As to my Beaufort makes, I did use them (the adjunct cultures) in the vat, but it's likely a waste....given the high cooking temps (some are more heat labile than others), a long maturation - 4-6 months and up - and the nature of gruyere, hard rind, low Aw, etc., agree with Pav - sorry, Pav, if I've remembered poorly - but these adjuncts are largely wasted in a high-cooked vat.  So, if I were doing this commercially, I'd probably use it in morge (rind wash) only, and then, only to establish a cave.  Eventually, one would hope your cave is simply stable as an incredibly diverse bio-environment.  But all that's discussed above, so won't bore with redundancy here.
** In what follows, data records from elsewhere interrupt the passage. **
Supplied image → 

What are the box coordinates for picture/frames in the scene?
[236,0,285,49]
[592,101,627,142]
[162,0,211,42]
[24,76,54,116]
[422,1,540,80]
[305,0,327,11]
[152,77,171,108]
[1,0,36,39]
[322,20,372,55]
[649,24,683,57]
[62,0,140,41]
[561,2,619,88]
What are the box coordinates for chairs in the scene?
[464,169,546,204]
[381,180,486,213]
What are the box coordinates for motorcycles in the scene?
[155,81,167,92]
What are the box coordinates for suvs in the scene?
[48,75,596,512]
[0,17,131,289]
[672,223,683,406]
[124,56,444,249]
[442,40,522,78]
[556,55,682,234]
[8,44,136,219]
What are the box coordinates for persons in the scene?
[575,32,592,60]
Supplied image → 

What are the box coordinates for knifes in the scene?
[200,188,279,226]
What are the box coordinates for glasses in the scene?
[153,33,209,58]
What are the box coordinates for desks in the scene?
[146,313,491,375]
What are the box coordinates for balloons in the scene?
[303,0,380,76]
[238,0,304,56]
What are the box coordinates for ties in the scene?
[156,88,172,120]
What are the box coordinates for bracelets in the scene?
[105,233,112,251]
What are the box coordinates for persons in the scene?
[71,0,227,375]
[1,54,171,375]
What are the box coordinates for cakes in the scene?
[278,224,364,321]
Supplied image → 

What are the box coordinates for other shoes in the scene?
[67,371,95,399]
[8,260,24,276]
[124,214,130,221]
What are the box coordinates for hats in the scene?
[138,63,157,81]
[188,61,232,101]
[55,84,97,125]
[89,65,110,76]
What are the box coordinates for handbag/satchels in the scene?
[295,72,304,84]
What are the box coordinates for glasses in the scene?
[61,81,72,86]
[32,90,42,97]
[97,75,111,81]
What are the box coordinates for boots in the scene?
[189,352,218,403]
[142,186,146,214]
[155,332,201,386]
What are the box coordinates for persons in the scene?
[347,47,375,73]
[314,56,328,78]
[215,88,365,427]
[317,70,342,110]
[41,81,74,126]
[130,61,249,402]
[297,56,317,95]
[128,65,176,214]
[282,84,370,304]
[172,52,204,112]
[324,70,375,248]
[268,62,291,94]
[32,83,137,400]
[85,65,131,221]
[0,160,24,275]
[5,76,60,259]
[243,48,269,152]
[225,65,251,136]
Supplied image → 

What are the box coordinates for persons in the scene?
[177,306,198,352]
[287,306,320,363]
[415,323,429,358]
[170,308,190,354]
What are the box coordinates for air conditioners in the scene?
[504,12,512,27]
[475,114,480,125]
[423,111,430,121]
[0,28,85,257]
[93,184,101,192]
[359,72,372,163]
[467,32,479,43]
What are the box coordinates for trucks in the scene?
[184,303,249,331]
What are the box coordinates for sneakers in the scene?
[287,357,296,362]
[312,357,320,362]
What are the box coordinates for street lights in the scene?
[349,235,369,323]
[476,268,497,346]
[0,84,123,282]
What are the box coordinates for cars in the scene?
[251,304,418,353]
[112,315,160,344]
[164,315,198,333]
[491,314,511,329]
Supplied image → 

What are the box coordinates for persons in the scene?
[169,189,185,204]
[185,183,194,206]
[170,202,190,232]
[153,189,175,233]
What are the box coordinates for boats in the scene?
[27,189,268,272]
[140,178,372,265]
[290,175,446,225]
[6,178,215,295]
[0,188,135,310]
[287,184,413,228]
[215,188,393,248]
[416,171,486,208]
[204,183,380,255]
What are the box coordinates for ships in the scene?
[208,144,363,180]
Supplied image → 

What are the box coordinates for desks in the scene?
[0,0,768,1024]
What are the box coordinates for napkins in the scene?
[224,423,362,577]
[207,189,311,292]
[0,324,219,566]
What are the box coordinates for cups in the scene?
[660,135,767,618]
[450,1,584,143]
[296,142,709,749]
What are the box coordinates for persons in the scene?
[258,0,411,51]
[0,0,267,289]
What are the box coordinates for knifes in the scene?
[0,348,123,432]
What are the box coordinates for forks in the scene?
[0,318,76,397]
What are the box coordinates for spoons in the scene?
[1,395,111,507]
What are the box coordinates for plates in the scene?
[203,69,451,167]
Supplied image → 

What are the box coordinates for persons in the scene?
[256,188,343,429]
I can only re-affirm how much I love the use of mother culture inoculation.  My thanks again to Sailor, and the others who contributed to his thread.

Edit:  Sorry, I believe this is the article discussing rind flora in Gruyeres.  (Warning: PDF).  It's an interesting article, field studies on several plants, isolating the preponderance (and percentages) of L. casei and L. rhamnosus among gruyeres.  From Le Lait.  I relied on this, among many other sources, in deciding on at least some rhamnosus.
- Paul

NimbinValley

Thanks for that.

Just checking but I thought LBC 80 was paracasei, not rhamnosus.  But the logic of what you are saying is the same regardless.

That makes sense about the high temps affecting them.

NVD

ArnaudForestier

NVD, LBC 80 is L. casei ssp. rhamnosus.  Here's one sheet, FYI.

Glad to help, anytime; I hope whatever I've written is helpful.

Except for the next stretch.   ;D  Folks, it's been enjoyable to be back, as always.  Unfortunately my addictive proclivities mean I am finding it so easy to write here, and so difficult to keep my butt down at my escritoire (uh, chair, light, shot of a denuded walnut out front), which is an important thing for me, has been for awhile.  Very great affection for you all,

Paul
- Paul

NimbinValley

#52
Thanks.

The confusing this is that LBC 81 and 82 seem to be both paracasei.  Phage variants I guess?

Also, could anyone explain the difference in results between Mycoderm and Mycodore?  Mycodore is a prohibited import into Australia for some reason...

NVD


iratherfly

No, the LBC 81 is variant of the LBC 80. The 82 is a different strain (and from some odd reason costs twice as much!) Interesting - I have never heard about it used for rinds either. Can anyone tell me about it? I use it in Tommes and Cantalet types only. I know it works differently than lactic starter but I don't know too much about it actually (yet). I am going to ask my microbiologist on duty (yes, I actually have one now!)

Do you want me to mail you some Mycodore? hehe... white powdery substance in international mail :)

Mycodore (trade name for Cylindrocarpon) and Mycoderm (trade name for Verticillium lecanii) are two entirely different species of fungi though they often coexist in rinds. They are both plant pathogens though Verticillium lecanii is better known to be pathogenic to incests (often used as pesticide).